[Teks Halaman]

Petugas polisi di AS kelelahan akibat pandemik dan kecewa atas seruan untuk berhenti dari kepolisian, mendorong mereka mengundurkan diri atau pensiun lebih awal sebelum pengganti mereka direkrut.
Jakarta (Indonesia Window) – Insiden pembunuhan dan kekerasan dengan senjata api meningkat di seluruh wilayah Amerika Serikat (AS), sementara petugas polisi yang kelelahan akibat pandemik dan kecewa atas seruan untuk berhenti dari kepolisian memutuskan untuk mengundurkan diri atau pensiun lebih awal sebelum pengganti mereka direkrut, menurut laporan terbaru dari kantor berita The Associated Press.
“Banyak departemen berebut untuk merekrut di pasar tenaga kerja yang ketat dan juga memikirkan kembali layanan apa yang dapat mereka berikan dan peran apa yang harus dimainkan polisi di komunitas mereka,” sebut laporan itu. “Banyak (departemen) menugaskan petugas veteran untuk berpatroli, memecah tim khusus yang telah dibentuk selama puluhan tahun demi menangani panggilan 911.”
“Kami mendapat lebih banyak panggilan untuk bertugas, sementara jumlah petugas yang bisa menjawabnya semakin sedikit,” kata Juru Bicara Kepolisian Philadelphia Eric Gripp, yang departemennya telah merotasi karyawan dari unit khusus untuk tugas-tugas singkat demi meningkatkan patroli, seperti dikutip dalam laporan tersebut.

[Materi Tersedia]
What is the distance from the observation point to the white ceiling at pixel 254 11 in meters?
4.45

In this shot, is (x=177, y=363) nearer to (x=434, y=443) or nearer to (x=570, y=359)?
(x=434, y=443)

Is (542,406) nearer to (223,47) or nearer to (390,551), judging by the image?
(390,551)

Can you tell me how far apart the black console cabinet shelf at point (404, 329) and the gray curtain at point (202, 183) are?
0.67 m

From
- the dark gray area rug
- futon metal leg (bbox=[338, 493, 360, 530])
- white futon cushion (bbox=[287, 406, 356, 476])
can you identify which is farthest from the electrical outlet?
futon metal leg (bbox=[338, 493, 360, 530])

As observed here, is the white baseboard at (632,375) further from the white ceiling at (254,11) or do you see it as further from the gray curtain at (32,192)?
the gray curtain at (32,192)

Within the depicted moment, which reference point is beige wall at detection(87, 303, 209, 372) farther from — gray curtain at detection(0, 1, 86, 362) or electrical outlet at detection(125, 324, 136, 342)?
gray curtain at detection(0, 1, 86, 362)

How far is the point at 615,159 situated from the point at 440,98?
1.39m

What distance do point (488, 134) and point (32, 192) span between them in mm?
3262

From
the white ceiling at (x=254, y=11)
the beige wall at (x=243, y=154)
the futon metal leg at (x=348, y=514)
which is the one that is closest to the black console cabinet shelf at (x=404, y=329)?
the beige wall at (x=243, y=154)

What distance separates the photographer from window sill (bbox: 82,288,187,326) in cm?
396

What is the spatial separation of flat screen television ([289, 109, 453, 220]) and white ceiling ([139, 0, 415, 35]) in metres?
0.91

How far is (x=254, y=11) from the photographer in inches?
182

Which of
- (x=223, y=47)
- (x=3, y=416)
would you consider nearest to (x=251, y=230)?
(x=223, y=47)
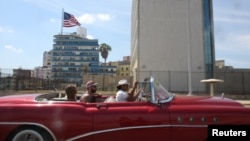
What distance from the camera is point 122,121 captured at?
5.61 meters

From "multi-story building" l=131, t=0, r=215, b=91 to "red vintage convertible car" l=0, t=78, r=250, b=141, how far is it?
4383 cm

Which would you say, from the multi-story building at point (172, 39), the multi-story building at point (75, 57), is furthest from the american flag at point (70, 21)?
the multi-story building at point (75, 57)

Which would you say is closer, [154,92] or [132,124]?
[132,124]

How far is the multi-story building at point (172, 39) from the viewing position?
50.6 metres

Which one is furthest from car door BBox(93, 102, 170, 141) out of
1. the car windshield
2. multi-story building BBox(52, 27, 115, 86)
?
multi-story building BBox(52, 27, 115, 86)

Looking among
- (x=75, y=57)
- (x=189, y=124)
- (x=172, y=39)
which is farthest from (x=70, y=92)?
(x=75, y=57)

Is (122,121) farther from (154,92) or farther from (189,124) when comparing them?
(189,124)

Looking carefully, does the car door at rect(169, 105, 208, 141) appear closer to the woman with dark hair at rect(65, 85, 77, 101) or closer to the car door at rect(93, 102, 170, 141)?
the car door at rect(93, 102, 170, 141)

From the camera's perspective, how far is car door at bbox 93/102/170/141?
18.2 feet

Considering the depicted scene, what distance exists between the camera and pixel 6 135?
5.68 metres

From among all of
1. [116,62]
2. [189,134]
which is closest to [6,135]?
[189,134]

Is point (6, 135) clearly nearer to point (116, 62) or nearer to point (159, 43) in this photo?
point (159, 43)

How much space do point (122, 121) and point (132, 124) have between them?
17 centimetres

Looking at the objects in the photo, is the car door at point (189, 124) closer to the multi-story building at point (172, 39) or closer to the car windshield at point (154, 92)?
the car windshield at point (154, 92)
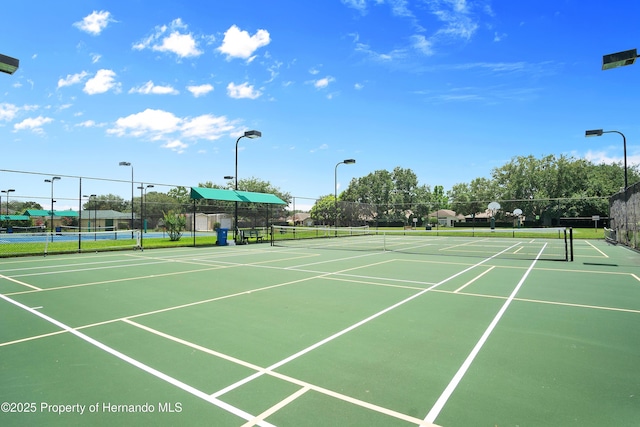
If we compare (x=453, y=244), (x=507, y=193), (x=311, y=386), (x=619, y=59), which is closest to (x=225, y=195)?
(x=453, y=244)

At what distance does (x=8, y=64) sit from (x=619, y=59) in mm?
14075

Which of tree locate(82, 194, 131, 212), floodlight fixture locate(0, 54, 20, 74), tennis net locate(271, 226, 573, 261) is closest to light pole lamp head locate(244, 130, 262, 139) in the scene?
tennis net locate(271, 226, 573, 261)

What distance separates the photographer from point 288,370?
3.86 metres

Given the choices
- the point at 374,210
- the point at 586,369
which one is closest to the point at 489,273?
the point at 586,369

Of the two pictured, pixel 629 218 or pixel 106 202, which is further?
pixel 106 202

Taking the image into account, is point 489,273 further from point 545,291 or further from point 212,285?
point 212,285

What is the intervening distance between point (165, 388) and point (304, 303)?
3744 mm

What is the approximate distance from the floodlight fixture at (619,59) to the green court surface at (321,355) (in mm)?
5569

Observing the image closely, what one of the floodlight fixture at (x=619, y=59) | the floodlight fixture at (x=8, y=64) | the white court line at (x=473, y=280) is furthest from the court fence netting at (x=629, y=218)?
the floodlight fixture at (x=8, y=64)

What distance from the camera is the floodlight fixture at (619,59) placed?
852cm

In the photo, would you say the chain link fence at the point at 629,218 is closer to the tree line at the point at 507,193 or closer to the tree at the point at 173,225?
the tree line at the point at 507,193

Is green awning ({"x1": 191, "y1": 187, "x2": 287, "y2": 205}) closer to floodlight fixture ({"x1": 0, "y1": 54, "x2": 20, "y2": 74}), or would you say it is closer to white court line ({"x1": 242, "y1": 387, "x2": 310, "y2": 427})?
floodlight fixture ({"x1": 0, "y1": 54, "x2": 20, "y2": 74})

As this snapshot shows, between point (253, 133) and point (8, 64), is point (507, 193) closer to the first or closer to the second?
point (253, 133)

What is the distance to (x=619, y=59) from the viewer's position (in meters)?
8.69
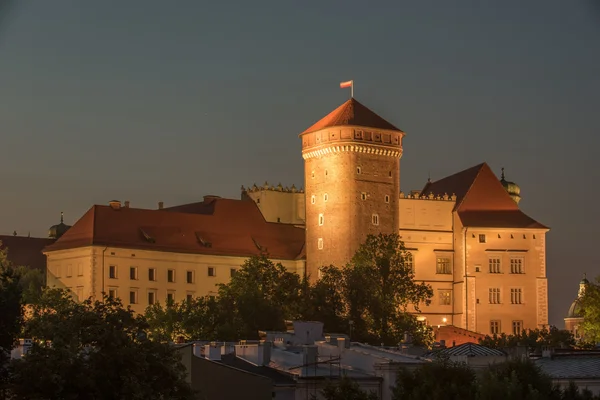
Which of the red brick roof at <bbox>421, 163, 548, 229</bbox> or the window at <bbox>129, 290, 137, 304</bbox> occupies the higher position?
the red brick roof at <bbox>421, 163, 548, 229</bbox>

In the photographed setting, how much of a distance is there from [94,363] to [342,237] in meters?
75.8

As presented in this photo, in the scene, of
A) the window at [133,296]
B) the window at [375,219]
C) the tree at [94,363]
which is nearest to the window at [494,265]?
the window at [375,219]

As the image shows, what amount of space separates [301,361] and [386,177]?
61.9m

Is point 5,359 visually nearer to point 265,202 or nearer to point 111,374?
point 111,374

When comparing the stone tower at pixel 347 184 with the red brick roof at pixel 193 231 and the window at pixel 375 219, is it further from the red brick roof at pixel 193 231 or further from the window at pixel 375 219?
the red brick roof at pixel 193 231

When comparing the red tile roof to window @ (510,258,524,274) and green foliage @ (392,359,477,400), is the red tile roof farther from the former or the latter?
green foliage @ (392,359,477,400)

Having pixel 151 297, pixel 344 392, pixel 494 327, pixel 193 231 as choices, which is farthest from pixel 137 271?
pixel 344 392

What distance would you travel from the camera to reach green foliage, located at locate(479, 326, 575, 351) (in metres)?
123

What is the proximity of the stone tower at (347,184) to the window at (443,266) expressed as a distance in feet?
24.3

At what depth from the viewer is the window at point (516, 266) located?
5699 inches

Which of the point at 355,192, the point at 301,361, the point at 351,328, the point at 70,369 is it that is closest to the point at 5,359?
the point at 70,369

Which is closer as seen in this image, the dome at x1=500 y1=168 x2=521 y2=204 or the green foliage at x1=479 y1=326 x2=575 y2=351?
the green foliage at x1=479 y1=326 x2=575 y2=351

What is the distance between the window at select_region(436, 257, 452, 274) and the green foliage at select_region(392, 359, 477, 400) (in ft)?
254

[Tugas Kerja] Lanjutkan teks tentang kekurangan petugas polisi di AS mulai dari akhir kalimat terakhirnya. Materi di atas merupakan bahan terpisah dari teks halaman.

[Ruang Jawaban]
“Ini bukan hanya masalah di Philadelphia. Departemen di berbagai daerah mencatat penurunan dan perekrutan menjadi sulit untuk dilakukan,” katanya.
Los Angeles, yang mencatat penurunan sebanyak lebih dari 650 petugas jika dibandingkan dengan jumlah staf sebelum pandemik, telah menutup unit penyiksaan hewan dan mengurangi jumlah anggota unit perdagangan manusia, narkotika, dan detail senjata, serta mengurangi tim penjangkauan tunawisma hingga 80 persen, menurut laporan itu.
Fenomena ini mengikuti tren nasional, yaitu di saat tindak kejahatan nonkekerasan menurun selama pandemik, tingkat pembunuhan naik hampir 30 persen pada 2020 dan tingkat insiden penyerangan naik 10 persen, menurut laporan tersebut mengutip Brennan Center for Justice.
Selain itu, masyarakat AS juga tengah menghadapi meningkatnya kejahatan bermotif kebencian (hate crime), yaitu tindak kejahatan yang dimotivasi oleh prasangka terhadap ras, orientasi seksual, agama, jenis kelamin, negara asal, atau faktor lainnya, demikian dilaporkan oleh situs jejaring berita LIHerald.com pada Senin (22/8).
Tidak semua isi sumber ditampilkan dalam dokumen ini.